Despite increasing rates of atrial fibrillation and heart failure over time, and an increasingly older patient population, 1-year death rates declined for all greater Worcester residents discharged after acute myocardial infarction between 1997 and 2005. This finding is consistent with prior data that have demonstrated declining long-term CFRs for both NSTEMI and STEMI.26 Although we did not control for differences in hospital treatment practices between study groups, nor was information available regarding the use of cardiac medications after hospital discharge, we have previously demonstrated increasing application of effective cardiac medications in greater Worcester residents hospitalized for acute myocardial infarction.6 Increasing use of these therapies, and reductions in pre-hospital delay to PCI among patients with both STEMI and NSTEMI, may have contributed to the improved 1-year survival rates noted.29

Study Limitations

Although trends in the incidence and death rates for STEMI and NSTEMI may have been affected by the use of coronary interventional procedures and medical therapies, we did not adjust for differences in the management of these patients.
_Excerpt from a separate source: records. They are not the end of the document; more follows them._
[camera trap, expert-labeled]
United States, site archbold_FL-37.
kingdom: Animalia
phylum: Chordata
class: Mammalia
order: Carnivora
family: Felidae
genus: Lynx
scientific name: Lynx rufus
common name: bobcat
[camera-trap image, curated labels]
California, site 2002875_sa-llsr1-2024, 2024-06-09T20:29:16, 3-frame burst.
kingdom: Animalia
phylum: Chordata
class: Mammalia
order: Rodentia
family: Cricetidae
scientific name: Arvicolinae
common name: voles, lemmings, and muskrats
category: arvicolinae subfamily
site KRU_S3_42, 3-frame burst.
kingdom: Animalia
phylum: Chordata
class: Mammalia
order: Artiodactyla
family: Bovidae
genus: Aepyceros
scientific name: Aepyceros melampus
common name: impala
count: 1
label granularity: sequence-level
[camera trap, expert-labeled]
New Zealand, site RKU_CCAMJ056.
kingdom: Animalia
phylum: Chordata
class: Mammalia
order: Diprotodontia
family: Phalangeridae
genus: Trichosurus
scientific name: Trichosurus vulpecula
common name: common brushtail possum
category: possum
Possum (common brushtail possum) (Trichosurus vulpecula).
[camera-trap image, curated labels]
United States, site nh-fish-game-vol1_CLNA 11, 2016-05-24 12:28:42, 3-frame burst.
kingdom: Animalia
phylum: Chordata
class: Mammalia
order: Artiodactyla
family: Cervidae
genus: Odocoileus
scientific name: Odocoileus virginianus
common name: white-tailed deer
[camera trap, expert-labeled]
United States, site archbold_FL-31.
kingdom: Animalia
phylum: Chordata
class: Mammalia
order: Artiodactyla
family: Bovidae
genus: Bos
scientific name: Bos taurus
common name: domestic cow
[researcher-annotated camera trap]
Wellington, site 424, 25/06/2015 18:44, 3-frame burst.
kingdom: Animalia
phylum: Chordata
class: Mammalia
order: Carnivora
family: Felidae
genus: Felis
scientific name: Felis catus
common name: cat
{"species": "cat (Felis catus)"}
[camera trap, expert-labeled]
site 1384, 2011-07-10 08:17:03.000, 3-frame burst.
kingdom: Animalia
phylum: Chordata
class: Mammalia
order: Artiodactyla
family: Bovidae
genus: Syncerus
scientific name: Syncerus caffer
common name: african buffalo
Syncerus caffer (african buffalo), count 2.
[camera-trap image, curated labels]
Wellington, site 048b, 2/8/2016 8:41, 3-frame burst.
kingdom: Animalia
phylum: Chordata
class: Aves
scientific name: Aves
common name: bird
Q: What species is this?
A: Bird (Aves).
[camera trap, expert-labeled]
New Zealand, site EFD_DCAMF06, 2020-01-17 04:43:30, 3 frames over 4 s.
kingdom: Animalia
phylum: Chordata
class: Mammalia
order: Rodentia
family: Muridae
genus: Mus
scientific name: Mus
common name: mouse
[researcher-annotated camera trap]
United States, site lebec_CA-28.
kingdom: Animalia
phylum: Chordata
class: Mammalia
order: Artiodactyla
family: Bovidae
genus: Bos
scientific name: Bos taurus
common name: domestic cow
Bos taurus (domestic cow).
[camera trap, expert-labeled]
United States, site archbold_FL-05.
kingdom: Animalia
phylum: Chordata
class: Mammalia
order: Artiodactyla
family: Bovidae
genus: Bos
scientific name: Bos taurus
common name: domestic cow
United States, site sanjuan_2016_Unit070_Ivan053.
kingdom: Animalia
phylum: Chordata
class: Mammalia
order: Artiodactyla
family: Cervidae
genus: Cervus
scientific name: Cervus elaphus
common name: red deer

Our study was underpowered to examine differences between patients with NSTEMI with diagnostic ECG changes from those without such changes. An electrocardiographic core laboratory was not employed, perhaps resulting in some misclassification of acute myocardial infarction. The number of deaths during several time periods was relatively small, limiting any inferences that might be drawn.

Conclusions

The incidence rates of STEMI declined significantly between 1997 and 2005. Incidence rates of NSTEMI increased slightly during this period, likely as a result of high-sensitivity biomarker introduction. Encouraging trends were noted in the post-discharge death rates for both STEMI and NSTEMI at 1 year, suggesting that acute myocardial infarction treatment practices have likely improved the long-term outlook for all patients hospitalized with acute myocardial infarction. Increased attention needs to be directed to secondary prevention practices in the hospital and post-discharge management of patients hospitalized with NSTEMI since the proportion of NSTEMI patients receiving effective cardiac therapies lags behind those with STEMI.

Acknowledgments

We wish to acknowledge all persons involved in the review of data for this project as well as to our collaborators at all greater Worcester hospitals. This research was made possible through funding from the National Institutes of Health (RO1 HL35434).

Funding Source: National Institutes of Health (RO1 HL35434)

Footnotes

There are no conflicts of interest to report for any of the authors.

All authors had access to the data and had a role in writing this manuscript.